DETAILED DESCRIPTION OF PREFERRED EMBODIMENTS
[0014] FIG. 1 is a basic-level block diagram of an exemplary recorded word concatenation system 100 . The recorded word concatenation system 100 may include a domain tonal pattern identification and recording unit 110 connected to a concatenation unit 120 . The domain tonal pattern identification and recording unit 110 receives a domain input, such as telephone numbers, credit card numbers, currency figures, word spelling, etc., and identifies the proper tonal patterns for natural speech and records scripted utterances containing those tonal patterns. The recorded patterns are then input into the concatenation unit 120 so the sounds may be joined together to produce a natural sounding string for audio output.

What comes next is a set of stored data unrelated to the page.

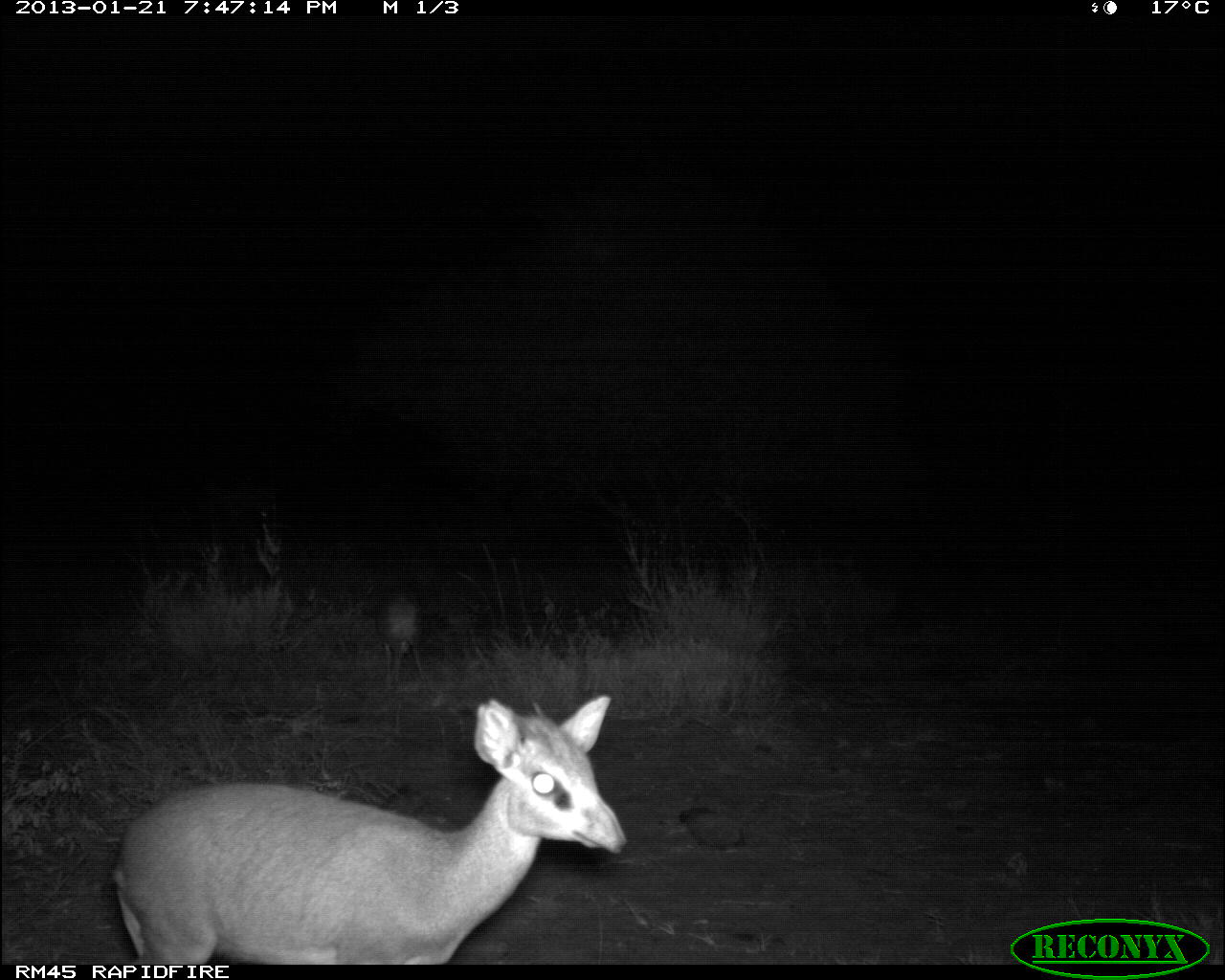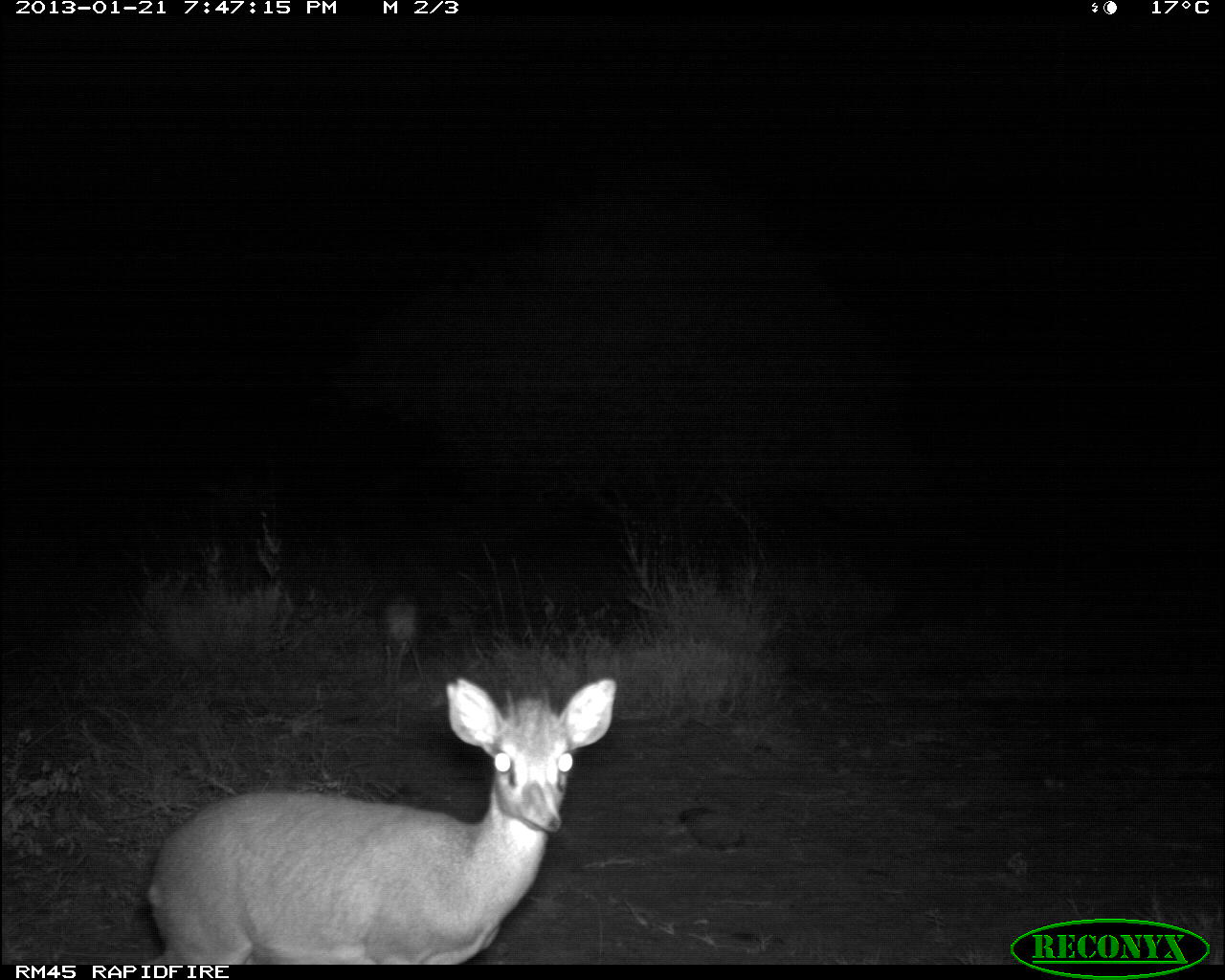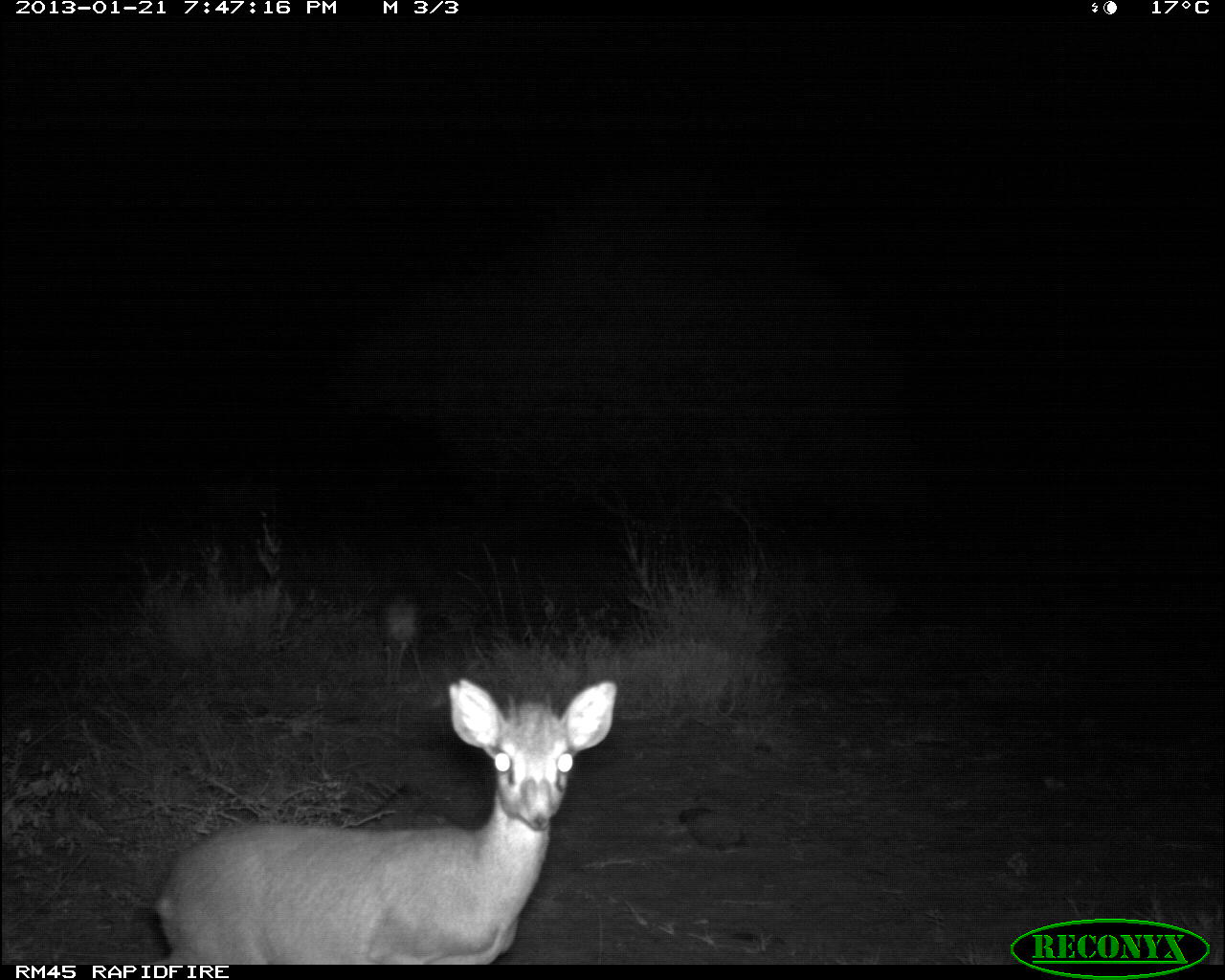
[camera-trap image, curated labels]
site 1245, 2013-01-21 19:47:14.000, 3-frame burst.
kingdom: Animalia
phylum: Chordata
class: Mammalia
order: Artiodactyla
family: Bovidae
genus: Madoqua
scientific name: Madoqua guentheri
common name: günther's dik-dik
Madoqua guentheri (günther's dik-dik), count 1.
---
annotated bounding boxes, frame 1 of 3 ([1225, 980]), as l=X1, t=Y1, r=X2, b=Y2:
madoqua guentheri: l=111, t=694, r=628, b=970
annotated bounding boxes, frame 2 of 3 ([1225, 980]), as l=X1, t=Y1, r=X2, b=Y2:
madoqua guentheri: l=144, t=671, r=615, b=969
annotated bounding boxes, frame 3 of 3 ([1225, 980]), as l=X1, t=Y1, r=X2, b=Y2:
madoqua guentheri: l=150, t=674, r=617, b=963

[0015] The functions of the domain tonal pattern identification and recording unit 110 may be partially or totally performed manually, or may be partially or totally automated, by using any currently known or future developed, processing and/or recording device, for example. The functions of the concatenation unit 120 may be performed by any currently known or future developed processing device, such as any speech synthesizer, processor, or other device for producing an appropriate audio output according to the invention. Furthermore, it may be appreciated that while the exemplary embodiment concerns recorded “word” concatenation, any language unit or sound, or part thereof, may be concatenated, such as numbers, letters, symbols, phonemes, etc.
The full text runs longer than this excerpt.